### ASSIGNMENT
From the entries below, reproduce exactly the line containing "California, site 13, 2021-06-21T16:13:21+00:00, 3-frame", the line containing "common name: birds", and every line in between, with nothing added.

### GIVEN RECORDS
○ ○ ○ ○ ○
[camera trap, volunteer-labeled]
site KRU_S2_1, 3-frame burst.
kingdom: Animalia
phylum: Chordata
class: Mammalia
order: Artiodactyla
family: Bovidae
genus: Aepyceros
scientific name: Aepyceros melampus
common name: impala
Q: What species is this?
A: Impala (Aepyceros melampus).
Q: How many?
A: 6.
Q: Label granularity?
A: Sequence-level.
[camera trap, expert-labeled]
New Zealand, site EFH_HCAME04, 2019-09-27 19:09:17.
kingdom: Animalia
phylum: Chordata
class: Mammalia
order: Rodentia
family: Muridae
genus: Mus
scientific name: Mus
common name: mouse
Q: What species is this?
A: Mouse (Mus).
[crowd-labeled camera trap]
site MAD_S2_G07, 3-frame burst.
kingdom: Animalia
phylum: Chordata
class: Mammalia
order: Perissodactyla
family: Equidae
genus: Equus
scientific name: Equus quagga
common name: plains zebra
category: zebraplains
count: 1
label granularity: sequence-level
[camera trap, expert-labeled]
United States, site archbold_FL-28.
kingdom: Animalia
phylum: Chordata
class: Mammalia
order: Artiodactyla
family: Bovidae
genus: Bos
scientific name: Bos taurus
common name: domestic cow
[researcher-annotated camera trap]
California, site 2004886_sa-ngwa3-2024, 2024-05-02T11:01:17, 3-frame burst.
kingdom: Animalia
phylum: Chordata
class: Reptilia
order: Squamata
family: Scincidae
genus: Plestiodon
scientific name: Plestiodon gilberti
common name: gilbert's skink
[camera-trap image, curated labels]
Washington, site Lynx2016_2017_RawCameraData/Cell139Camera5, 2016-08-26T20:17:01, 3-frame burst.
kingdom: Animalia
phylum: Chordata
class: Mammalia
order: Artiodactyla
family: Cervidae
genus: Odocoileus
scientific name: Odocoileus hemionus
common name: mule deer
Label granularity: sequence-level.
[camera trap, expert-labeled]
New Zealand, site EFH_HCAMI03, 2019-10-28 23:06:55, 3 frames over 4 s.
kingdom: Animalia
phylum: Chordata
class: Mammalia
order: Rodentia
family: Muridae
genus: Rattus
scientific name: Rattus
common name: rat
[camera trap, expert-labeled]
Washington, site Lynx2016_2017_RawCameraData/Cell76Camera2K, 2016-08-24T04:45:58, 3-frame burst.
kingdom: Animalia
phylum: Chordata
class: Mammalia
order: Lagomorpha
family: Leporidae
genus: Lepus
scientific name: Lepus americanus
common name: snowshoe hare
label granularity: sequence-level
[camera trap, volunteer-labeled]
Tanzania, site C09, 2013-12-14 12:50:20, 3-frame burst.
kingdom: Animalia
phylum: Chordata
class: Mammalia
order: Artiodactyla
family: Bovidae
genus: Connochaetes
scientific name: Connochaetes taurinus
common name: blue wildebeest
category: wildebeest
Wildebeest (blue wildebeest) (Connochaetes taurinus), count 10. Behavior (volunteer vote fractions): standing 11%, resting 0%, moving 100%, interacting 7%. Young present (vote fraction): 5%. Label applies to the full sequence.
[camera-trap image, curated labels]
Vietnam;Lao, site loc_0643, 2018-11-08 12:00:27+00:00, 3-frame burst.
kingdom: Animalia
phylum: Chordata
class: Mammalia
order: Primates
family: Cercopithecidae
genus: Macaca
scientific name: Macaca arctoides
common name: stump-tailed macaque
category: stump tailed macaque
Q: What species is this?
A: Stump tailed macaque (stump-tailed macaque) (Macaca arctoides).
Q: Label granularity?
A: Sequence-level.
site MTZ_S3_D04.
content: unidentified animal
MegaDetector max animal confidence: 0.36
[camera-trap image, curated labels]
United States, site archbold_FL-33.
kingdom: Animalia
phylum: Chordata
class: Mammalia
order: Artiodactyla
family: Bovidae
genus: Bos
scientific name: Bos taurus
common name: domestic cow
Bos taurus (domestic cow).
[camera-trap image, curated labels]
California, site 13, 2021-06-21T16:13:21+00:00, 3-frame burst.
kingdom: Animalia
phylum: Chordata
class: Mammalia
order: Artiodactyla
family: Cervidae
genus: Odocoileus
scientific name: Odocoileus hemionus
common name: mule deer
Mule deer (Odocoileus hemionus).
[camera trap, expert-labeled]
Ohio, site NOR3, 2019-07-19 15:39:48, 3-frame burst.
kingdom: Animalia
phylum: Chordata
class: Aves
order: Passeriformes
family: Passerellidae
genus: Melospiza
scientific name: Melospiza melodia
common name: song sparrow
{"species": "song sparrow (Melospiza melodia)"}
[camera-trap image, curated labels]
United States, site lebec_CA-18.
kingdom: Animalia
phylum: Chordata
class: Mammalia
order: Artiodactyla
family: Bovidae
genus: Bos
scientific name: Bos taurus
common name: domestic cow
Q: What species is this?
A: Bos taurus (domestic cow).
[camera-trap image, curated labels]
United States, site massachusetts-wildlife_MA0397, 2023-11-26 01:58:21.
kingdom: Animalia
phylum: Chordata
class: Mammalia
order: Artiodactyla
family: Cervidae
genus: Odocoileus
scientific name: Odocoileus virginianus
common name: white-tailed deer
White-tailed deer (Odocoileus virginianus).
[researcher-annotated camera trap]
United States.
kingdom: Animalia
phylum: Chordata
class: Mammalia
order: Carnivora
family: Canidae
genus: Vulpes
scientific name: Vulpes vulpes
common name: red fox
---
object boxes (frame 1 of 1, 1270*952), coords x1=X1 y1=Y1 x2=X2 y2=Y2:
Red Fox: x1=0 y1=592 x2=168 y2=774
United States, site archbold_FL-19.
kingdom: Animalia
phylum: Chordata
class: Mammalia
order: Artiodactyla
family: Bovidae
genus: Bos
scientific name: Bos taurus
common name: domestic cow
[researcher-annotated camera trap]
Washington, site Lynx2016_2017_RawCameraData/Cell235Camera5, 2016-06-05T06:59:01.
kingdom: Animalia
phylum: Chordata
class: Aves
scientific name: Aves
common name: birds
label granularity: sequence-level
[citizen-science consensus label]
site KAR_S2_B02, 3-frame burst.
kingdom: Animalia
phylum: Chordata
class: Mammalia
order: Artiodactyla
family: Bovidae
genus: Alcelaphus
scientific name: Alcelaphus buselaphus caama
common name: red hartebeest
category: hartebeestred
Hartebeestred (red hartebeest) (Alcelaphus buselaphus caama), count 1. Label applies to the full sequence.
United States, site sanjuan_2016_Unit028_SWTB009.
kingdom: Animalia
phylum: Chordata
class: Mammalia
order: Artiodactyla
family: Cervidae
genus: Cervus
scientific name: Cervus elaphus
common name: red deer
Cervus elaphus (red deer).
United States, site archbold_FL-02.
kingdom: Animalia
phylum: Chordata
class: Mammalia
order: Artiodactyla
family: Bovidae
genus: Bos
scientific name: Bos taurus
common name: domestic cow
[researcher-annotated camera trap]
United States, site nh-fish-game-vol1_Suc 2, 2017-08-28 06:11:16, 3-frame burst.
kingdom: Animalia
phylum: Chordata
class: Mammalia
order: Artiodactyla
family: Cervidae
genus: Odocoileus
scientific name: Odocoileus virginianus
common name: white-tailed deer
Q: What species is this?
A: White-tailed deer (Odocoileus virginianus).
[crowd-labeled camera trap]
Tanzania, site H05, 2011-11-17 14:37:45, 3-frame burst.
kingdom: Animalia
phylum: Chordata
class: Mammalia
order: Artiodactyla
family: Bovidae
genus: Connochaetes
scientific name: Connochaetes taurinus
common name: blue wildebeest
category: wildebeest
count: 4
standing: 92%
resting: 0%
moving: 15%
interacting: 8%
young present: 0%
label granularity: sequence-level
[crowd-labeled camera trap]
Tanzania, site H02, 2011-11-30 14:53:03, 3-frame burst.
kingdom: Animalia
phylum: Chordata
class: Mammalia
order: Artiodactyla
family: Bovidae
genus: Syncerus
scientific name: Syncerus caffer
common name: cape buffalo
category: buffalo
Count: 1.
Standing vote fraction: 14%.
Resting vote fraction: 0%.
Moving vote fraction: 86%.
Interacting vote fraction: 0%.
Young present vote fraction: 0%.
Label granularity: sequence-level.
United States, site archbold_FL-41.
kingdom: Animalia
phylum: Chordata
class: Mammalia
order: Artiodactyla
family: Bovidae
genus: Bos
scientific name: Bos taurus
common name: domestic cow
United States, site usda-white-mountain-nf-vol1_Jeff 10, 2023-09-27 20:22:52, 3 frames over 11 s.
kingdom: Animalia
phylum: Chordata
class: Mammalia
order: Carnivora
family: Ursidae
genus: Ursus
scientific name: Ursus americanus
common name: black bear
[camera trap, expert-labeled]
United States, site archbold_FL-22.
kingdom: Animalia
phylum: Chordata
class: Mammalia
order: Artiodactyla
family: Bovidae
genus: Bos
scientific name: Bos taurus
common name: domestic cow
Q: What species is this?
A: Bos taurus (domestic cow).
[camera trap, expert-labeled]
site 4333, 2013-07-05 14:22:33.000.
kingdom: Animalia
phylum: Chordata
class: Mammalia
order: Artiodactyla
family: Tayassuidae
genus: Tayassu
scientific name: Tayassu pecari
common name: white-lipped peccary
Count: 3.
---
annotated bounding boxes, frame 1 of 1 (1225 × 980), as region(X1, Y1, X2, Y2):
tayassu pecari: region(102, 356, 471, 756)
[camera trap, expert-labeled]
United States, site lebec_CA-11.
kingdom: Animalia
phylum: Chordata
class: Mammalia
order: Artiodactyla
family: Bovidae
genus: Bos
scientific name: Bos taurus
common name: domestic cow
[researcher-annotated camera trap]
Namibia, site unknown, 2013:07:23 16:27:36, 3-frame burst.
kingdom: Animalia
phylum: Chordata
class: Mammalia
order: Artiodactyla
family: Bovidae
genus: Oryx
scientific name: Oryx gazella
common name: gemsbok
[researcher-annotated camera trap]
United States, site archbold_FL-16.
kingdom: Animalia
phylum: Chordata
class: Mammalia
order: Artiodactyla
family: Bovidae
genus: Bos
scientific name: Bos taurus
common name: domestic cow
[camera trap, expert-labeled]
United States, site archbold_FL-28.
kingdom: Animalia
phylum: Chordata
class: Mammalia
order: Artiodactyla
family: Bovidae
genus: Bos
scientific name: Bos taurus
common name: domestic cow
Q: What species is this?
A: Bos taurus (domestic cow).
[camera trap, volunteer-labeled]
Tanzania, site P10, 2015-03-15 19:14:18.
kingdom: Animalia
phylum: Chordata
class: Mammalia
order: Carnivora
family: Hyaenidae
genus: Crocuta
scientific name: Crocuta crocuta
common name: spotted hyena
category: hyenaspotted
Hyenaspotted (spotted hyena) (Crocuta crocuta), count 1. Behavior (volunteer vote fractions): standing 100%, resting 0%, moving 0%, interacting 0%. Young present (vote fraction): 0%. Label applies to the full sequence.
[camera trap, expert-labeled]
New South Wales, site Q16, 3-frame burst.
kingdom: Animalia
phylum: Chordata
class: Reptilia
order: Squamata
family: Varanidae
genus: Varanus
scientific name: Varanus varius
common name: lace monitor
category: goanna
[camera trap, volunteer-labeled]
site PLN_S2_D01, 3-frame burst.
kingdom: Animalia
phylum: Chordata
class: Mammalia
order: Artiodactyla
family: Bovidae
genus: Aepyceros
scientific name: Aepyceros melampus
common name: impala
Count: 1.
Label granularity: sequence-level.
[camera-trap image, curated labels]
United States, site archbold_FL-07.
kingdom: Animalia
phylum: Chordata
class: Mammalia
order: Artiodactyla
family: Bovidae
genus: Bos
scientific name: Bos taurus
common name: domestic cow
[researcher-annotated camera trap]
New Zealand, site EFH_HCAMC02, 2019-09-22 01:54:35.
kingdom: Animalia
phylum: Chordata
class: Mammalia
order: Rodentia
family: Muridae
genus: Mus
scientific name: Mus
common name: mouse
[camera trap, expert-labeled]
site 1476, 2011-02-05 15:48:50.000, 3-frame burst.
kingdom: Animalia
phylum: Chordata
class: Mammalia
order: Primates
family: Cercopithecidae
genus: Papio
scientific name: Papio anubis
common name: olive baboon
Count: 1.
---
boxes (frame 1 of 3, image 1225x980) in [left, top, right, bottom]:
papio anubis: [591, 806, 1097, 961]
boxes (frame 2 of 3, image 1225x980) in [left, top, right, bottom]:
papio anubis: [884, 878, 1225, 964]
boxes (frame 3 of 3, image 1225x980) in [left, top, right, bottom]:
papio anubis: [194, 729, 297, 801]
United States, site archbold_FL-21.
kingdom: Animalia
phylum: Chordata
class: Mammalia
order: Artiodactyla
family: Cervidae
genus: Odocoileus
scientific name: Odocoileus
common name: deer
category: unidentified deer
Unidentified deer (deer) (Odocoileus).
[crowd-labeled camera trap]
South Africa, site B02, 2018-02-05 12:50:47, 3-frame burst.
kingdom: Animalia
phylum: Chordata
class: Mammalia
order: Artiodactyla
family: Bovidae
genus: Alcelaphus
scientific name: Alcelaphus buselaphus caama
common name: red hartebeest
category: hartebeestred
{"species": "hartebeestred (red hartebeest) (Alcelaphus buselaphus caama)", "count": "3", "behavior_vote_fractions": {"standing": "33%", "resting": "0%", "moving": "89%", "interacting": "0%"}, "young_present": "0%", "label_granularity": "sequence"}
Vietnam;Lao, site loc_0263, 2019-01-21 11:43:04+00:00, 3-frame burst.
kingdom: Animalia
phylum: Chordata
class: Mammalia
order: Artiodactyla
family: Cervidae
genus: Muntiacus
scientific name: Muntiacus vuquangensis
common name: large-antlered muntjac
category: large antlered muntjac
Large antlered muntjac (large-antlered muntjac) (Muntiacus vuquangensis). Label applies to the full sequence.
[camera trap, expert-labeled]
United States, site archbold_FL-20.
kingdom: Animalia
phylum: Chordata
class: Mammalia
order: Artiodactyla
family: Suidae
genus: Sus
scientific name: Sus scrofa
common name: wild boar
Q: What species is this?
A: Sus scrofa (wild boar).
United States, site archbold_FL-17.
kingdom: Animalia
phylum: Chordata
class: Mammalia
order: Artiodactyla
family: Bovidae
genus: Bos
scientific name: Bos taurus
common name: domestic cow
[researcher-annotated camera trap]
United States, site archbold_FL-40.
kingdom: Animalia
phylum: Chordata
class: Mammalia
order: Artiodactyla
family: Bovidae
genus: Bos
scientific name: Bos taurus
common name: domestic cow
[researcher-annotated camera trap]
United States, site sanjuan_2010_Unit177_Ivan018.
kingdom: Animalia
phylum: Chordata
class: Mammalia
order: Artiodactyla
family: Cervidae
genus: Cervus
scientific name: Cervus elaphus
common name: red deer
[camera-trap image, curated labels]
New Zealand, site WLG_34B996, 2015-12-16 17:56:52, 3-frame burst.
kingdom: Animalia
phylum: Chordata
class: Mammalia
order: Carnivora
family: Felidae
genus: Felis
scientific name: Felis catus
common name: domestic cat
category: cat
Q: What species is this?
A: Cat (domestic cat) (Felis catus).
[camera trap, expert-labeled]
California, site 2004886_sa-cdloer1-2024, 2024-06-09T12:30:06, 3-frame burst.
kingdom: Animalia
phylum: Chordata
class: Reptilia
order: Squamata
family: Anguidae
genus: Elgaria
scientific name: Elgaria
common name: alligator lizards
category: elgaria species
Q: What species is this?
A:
○ ○ ○ ○ ○
### ANSWER
California, site 13, 2021-06-21T16:13:21+00:00, 3-frame burst.
kingdom: Animalia
phylum: Chordata
class: Mammalia
order: Artiodactyla
family: Cervidae
genus: Odocoileus
scientific name: Odocoileus hemionus
common name: mule deer
Mule deer (Odocoileus hemionus).
[camera trap, expert-labeled]
Ohio, site NOR3, 2019-07-19 15:39:48, 3-frame burst.
kingdom: Animalia
phylum: Chordata
class: Aves
order: Passeriformes
family: Passerellidae
genus: Melospiza
scientific name: Melospiza melodia
common name: song sparrow
{"species": "song sparrow (Melospiza melodia)"}
[camera-trap image, curated labels]
United States, site lebec_CA-18.
kingdom: Animalia
phylum: Chordata
class: Mammalia
order: Artiodactyla
family: Bovidae
genus: Bos
scientific name: Bos taurus
common name: domestic cow
Q: What species is this?
A: Bos taurus (domestic cow).
[camera-trap image, curated labels]
United States, site massachusetts-wildlife_MA0397, 2023-11-26 01:58:21.
kingdom: Animalia
phylum: Chordata
class: Mammalia
order: Artiodactyla
family: Cervidae
genus: Odocoileus
scientific name: Odocoileus virginianus
common name: white-tailed deer
White-tailed deer (Odocoileus virginianus).
[researcher-annotated camera trap]
United States.
kingdom: Animalia
phylum: Chordata
class: Mammalia
order: Carnivora
family: Canidae
genus: Vulpes
scientific name: Vulpes vulpes
common name: red fox
---
object boxes (frame 1 of 1, 1270*952), coords x1=X1 y1=Y1 x2=X2 y2=Y2:
Red Fox: x1=0 y1=592 x2=168 y2=774
United States, site archbold_FL-19.
kingdom: Animalia
phylum: Chordata
class: Mammalia
order: Artiodactyla
family: Bovidae
genus: Bos
scientific name: Bos taurus
common name: domestic cow
[researcher-annotated camera trap]
Washington, site Lynx2016_2017_RawCameraData/Cell235Camera5, 2016-06-05T06:59:01.
kingdom: Animalia
phylum: Chordata
class: Aves
scientific name: Aves
common name: birds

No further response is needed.